EXERCISE OBJECTIVE:
Each record beneath this line should be returned exactly as it is.

====== PROVIDED MATERIAL

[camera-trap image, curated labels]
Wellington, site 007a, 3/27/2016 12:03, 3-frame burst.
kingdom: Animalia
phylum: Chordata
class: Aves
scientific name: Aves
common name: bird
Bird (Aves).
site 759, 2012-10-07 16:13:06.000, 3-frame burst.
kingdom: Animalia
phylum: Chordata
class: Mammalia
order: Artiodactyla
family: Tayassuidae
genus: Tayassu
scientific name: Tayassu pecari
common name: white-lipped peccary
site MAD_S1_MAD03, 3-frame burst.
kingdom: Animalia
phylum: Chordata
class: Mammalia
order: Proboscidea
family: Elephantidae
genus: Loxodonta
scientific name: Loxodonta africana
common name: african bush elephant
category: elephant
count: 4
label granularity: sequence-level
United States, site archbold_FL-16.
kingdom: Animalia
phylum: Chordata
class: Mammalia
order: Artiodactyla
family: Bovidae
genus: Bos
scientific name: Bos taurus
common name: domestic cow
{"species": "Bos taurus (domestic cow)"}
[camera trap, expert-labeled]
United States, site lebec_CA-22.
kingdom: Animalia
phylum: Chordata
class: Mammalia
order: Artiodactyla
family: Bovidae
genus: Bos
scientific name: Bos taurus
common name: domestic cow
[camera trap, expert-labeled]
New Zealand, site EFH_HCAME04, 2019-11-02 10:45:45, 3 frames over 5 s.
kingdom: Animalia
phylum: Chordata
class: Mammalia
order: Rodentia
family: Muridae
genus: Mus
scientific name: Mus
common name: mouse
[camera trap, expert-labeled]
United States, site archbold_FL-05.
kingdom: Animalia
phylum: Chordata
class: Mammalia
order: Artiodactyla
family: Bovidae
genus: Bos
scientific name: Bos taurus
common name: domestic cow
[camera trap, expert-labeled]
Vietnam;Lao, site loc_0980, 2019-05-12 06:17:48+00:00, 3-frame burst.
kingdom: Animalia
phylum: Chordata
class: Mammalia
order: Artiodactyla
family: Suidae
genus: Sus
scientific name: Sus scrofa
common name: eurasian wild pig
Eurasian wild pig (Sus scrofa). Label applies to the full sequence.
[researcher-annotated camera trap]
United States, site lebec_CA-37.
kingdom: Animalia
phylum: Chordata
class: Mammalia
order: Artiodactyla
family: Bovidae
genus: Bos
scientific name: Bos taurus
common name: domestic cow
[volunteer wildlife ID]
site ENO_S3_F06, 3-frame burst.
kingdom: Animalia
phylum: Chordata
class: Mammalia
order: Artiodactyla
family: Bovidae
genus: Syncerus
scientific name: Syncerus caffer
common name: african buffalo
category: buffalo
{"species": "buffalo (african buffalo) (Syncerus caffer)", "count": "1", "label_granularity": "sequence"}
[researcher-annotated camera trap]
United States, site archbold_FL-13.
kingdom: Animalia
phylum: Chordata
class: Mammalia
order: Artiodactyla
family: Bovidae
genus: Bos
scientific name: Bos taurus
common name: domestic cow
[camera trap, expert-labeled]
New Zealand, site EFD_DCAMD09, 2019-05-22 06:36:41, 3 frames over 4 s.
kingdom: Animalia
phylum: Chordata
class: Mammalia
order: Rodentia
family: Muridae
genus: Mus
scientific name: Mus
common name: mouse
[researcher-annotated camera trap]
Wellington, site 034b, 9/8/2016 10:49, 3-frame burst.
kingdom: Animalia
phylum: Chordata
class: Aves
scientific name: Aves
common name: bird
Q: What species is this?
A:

============

RESPONSE TO THIS TASK:
[camera-trap image, curated labels]
Wellington, site 007a, 3/27/2016 12:03, 3-frame burst.
kingdom: Animalia
phylum: Chordata
class: Aves
scientific name: Aves
common name: bird
Bird (Aves).
site 759, 2012-10-07 16:13:06.000, 3-frame burst.
kingdom: Animalia
phylum: Chordata
class: Mammalia
order: Artiodactyla
family: Tayassuidae
genus: Tayassu
scientific name: Tayassu pecari
common name: white-lipped peccary
site MAD_S1_MAD03, 3-frame burst.
kingdom: Animalia
phylum: Chordata
class: Mammalia
order: Proboscidea
family: Elephantidae
genus: Loxodonta
scientific name: Loxodonta africana
common name: african bush elephant
category: elephant
count: 4
label granularity: sequence-level
United States, site archbold_FL-16.
kingdom: Animalia
phylum: Chordata
class: Mammalia
order: Artiodactyla
family: Bovidae
genus: Bos
scientific name: Bos taurus
common name: domestic cow
{"species": "Bos taurus (domestic cow)"}
[camera trap, expert-labeled]
United States, site lebec_CA-22.
kingdom: Animalia
phylum: Chordata
class: Mammalia
order: Artiodactyla
family: Bovidae
genus: Bos
scientific name: Bos taurus
common name: domestic cow
[camera trap, expert-labeled]
New Zealand, site EFH_HCAME04, 2019-11-02 10:45:45, 3 frames over 5 s.
kingdom: Animalia
phylum: Chordata
class: Mammalia
order: Rodentia
family: Muridae
genus: Mus
scientific name: Mus
common name: mouse
[camera trap, expert-labeled]
United States, site archbold_FL-05.
kingdom: Animalia
phylum: Chordata
class: Mammalia
order: Artiodactyla
family: Bovidae
genus: Bos
scientific name: Bos taurus
common name: domestic cow
[camera trap, expert-labeled]
Vietnam;Lao, site loc_0980, 2019-05-12 06:17:48+00:00, 3-frame burst.
kingdom: Animalia
phylum: Chordata
class: Mammalia
order: Artiodactyla
family: Suidae
genus: Sus
scientific name: Sus scrofa
common name: eurasian wild pig
Eurasian wild pig (Sus scrofa). Label applies to the full sequence.
[researcher-annotated camera trap]
United States, site lebec_CA-37.
kingdom: Animalia
phylum: Chordata
class: Mammalia
order: Artiodactyla
family: Bovidae
genus: Bos
scientific name: Bos taurus
common name: domestic cow
[volunteer wildlife ID]
site ENO_S3_F06, 3-frame burst.
kingdom: Animalia
phylum: Chordata
class: Mammalia
order: Artiodactyla
family: Bovidae
genus: Syncerus
scientific name: Syncerus caffer
common name: african buffalo
category: buffalo
{"species": "buffalo (african buffalo) (Syncerus caffer)", "count": "1", "label_granularity": "sequence"}
[researcher-annotated camera trap]
United States, site archbold_FL-13.
kingdom: Animalia
phylum: Chordata
class: Mammalia
order: Artiodactyla
family: Bovidae
genus: Bos
scientific name: Bos taurus
common name: domestic cow
[camera trap, expert-labeled]
New Zealand, site EFD_DCAMD09, 2019-05-22 06:36:41, 3 frames over 4 s.
kingdom: Animalia
phylum: Chordata
class: Mammalia
order: Rodentia
family: Muridae
genus: Mus
scientific name: Mus
common name: mouse
[researcher-annotated camera trap]
Wellington, site 034b, 9/8/2016 10:49, 3-frame burst.
kingdom: Animalia
phylum: Chordata
class: Aves
scientific name: Aves
common name: bird
Q: What species is this?
A:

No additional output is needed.